Indeed, the current overhaul of the GST must be carried further and the 28% rate should be done away with completely. There is also thinking within the GST Council that the current rates of 12% and 18% should be merged into a single rate of 15.5% as had been suggested by the CEA. The final shape of GST rates could look something like 0, 5, and 15, with items such as tobacco and liquor attracting a sin tax of 45% plus.
While the refining of tax rates is a continuing process, the other big problem facing the small traders and industries is the complex compliance procedures which have enormously increased their transaction costs. This has also been addressed partially by allowing summary single tax return to be filed every month until the end of this financial year. So far there was the requirement to upload invoices three times every month. For smaller businesses up to a certain threshold, a quarterly filing system has also been introduced.

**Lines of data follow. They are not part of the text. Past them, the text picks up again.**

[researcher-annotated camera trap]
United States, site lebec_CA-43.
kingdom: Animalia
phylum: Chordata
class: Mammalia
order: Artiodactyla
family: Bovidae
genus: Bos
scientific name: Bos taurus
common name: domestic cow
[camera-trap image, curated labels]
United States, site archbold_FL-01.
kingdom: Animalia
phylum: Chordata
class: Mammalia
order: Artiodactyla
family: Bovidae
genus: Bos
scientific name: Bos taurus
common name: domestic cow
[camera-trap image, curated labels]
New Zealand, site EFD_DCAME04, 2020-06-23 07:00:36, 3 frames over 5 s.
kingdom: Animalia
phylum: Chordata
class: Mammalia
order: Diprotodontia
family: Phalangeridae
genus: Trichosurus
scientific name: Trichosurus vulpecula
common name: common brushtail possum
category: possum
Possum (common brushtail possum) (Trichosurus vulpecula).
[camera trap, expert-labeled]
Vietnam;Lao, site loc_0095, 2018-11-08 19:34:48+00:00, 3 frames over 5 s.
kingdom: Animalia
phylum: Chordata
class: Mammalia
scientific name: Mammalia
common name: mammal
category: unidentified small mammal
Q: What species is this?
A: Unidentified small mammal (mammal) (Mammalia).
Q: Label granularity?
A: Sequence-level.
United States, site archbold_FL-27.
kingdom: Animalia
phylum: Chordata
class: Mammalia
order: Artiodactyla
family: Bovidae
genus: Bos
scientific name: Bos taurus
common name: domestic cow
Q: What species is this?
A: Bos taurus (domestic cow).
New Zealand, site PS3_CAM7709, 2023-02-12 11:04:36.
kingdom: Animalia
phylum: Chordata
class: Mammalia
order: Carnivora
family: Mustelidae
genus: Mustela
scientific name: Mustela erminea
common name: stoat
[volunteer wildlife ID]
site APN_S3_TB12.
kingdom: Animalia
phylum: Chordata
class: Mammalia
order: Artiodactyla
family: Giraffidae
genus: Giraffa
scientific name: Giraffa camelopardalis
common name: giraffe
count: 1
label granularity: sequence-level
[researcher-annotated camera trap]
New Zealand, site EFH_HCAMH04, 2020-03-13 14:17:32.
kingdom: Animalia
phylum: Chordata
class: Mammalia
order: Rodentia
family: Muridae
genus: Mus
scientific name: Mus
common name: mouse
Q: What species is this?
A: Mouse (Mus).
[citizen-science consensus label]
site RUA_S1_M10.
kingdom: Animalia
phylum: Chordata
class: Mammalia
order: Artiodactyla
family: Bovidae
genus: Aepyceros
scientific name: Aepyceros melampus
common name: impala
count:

It was very apparent that the GSTN network and its portal could not take the load of millions of businesses filing their invoices every month. The system kept crashing from time to time.In the month of October barely 55% of those registered with the network could even file their summary returns for transactions undertaken in July.
The GST Council has set up a separate committee to address the systems related problems. This team is interfacing with Infosys, which was tasked with putting in place the software technology for a smooth implementation of GST.
It may take over six months for all the GST glitches to be smoothened. Politically, it appears Modi may have to abandon the “Sardar Patel narrative” as the positive effects of GST, if any, are not likely to come until early 2019. The damage done to the informal and unorganised sectors by the combination of demonetisation and GST will take longer to repair. From all appearance, this government is not even interested in assessing the damage to the unorganised sectors. It remains in denial and the leadership actually believes a lot of benefits will flow on account of the forced, almost brutally effected, formalisation of the economy.
The political economy impact of all this will play out by 2019 general elections.